Copy and pasting is often done by inexperienced or student programmers, who find the act of writing code from scratch difficult and prefer to search for a pre-written solution or partial solution they can use as a basis for their own problem solving. The problem in this approach lies with the fact that the inexperienced programmers do not fully understand the pre-written code they are taking. The code often comes from disparate sources such as friends or co-worker's code, Internet forums, code provided by students' professors/TAs and computer science textbooks. The result is invariably a disjointed clash of styles and often has superfluous code that tackles problems for which solutions are no longer required. Bugs can also easily be introduced by assumptions and design choices made in the separate sources that no longer apply when placed in a new environment.
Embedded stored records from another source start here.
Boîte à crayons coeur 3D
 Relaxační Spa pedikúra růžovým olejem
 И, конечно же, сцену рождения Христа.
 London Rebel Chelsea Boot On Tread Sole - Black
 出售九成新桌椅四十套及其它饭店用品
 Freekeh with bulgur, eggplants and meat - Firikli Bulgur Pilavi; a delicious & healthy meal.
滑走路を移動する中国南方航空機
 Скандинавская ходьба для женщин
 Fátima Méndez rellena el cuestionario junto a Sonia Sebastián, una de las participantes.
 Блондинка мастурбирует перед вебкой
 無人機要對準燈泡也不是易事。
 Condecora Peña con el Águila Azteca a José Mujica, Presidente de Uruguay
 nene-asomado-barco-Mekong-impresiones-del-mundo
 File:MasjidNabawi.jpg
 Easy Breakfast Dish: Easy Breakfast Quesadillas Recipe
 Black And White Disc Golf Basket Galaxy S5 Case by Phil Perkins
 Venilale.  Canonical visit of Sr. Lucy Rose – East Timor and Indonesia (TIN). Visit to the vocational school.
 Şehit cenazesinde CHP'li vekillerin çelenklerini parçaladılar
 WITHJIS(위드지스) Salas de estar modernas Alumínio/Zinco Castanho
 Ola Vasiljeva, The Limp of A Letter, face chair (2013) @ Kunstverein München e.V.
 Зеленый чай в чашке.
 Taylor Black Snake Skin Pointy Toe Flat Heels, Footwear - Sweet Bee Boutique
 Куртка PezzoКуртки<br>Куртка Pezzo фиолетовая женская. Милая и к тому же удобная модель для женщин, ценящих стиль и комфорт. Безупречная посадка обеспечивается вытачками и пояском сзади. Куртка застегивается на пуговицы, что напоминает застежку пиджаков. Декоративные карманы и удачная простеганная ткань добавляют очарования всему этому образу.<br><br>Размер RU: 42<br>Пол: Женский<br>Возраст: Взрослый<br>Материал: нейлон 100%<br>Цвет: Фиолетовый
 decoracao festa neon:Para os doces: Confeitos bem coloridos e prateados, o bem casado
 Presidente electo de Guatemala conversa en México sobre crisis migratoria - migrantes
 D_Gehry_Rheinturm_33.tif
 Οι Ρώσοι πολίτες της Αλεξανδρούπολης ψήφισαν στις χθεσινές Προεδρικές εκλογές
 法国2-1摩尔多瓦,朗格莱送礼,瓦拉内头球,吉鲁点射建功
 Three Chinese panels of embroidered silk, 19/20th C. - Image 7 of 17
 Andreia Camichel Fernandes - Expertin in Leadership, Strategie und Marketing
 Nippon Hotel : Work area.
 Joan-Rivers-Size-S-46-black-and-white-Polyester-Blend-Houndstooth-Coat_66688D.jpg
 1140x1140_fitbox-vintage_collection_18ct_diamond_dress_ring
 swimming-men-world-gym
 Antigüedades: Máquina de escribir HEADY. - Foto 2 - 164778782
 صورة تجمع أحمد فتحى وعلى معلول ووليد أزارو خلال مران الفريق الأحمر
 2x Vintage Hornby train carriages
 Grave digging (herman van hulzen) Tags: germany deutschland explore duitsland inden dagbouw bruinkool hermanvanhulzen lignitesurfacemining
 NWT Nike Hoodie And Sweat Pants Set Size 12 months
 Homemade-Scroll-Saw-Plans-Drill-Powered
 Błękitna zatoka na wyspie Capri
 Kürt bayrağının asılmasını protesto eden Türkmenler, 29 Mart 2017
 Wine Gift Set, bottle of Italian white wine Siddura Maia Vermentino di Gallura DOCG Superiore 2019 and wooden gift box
Copy and pasting is also done by experienced programmers, who often have their own libraries of well tested, ready-to-use code snippets and generic algorithms that are easily adapted to specific tasks. However, adherents of object oriented methodologies claim that this form of programming is still wrong. Instead of making multiple, mutated copies of a generic algorithm, the algorithm should be written as a reusable class and should be written so flexibly that all new code can be interfaced to use this generic code directly, rather than mutate the original. This way, if the original algorithm has a bug to fix or can be improved, all software using it stands to benefit and the programmer does not need to hunt down each and every instance of the code.
Use of programming idioms and design patterns are distinct from copy and paste programming, as they are expected to be recalled from the programmer's mind, rather than retrieved from a code bank.